I thank the committee for the opportunity to be here—it has been an interesting and helpful discussion. It has not changed my fundamental view that it is morally wrong to ask disabled people to pay for parking to access the hospital services that they need. They have to go to hospital—they do not have a choice—and they are held captive to whatever the market demands. I would urge managers and car park operators to think seriously about other measures to manage the demand on car parking and to do so in a way that does not have a knock-on effect on disadvantaged people, who will pay the price for it.
My main point is the effect that centralisation will have on parking and transport. It is a serious problem which, in my area, will be practically insoluble. Our local hospital, Monklands, was built to solve a transport problem. If planned and emergency surgery are going to be separated, a lot more people will travel. It will be a serious problem and I urge the committee to consider it in depth.
Could we have a final word from the staff and users?
I would like a fair, equitable service throughout Scotland. I was surprised by what we have learned about the Scottish Executive guidelines. I would like more attention to detail and for there to be better principles throughout Scotland. Public transport is an issue, as is cross-site cover and the rural areas. The centralising of services will have an impact—I found myself agreeing with quite a lot of what Julie McAnulty said about that. The RCN supports the abolition of car parking charges. Having heard everything that I have heard here, I stand by that. The NHS has to deliver a service that is free at the point of delivery.
I was not surprised by anything that I heard today. The same issues were raised three years ago at Nigel Griffiths's hearing about the Royal infirmary car park. We have heard Jim McCaffery and Steve Gordon talking about a breakdown in communications. Negotiation has gone on about whether to have equity across the board in Lothian. That was requested three years ago, but nothing has happened. Staff, visitors and patients are still being charged a disgusting amount of money—£10 a day. It is unforgivable. I do not see any reason for it. I asked earlier why staff, patients and visitors are charged at night.
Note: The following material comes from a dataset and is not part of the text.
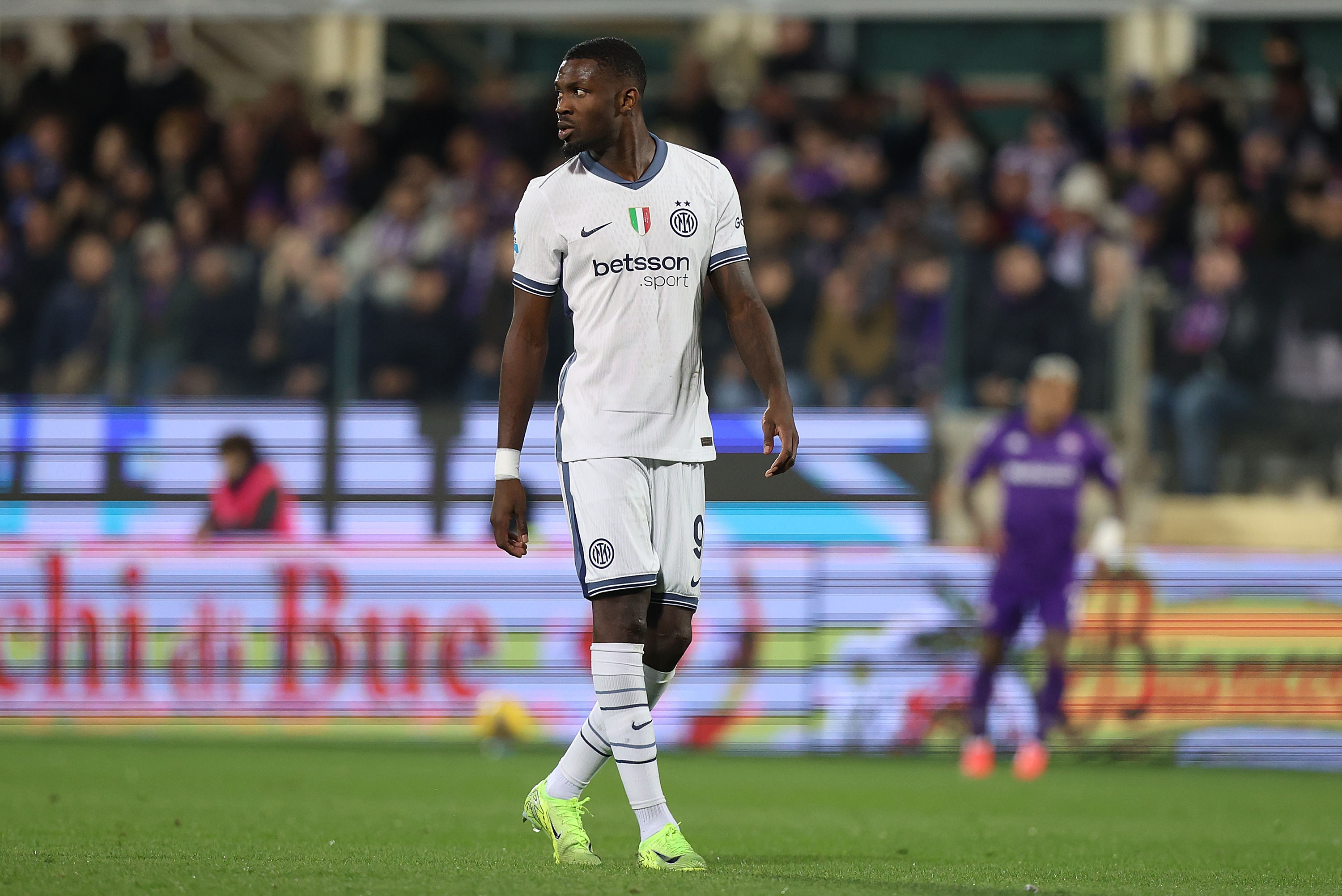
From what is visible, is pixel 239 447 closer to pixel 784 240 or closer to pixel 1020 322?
pixel 784 240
I would like Consort's and Meteor Parking's books to be opened, to let the public know exactly how much money they are making out of the sick, the disabled and the workers of Edinburgh and the Lothians.
We have had quite a long session. Everybody has had an opportunity to contribute. Some have contributed more often than others, but that is always the way with these things. The committee will now take away the information and consider its next move. I thank everybody for the time that they have taken to come here and to sit through the session. We may see some of you again.
Meeting continued in private until 16:08.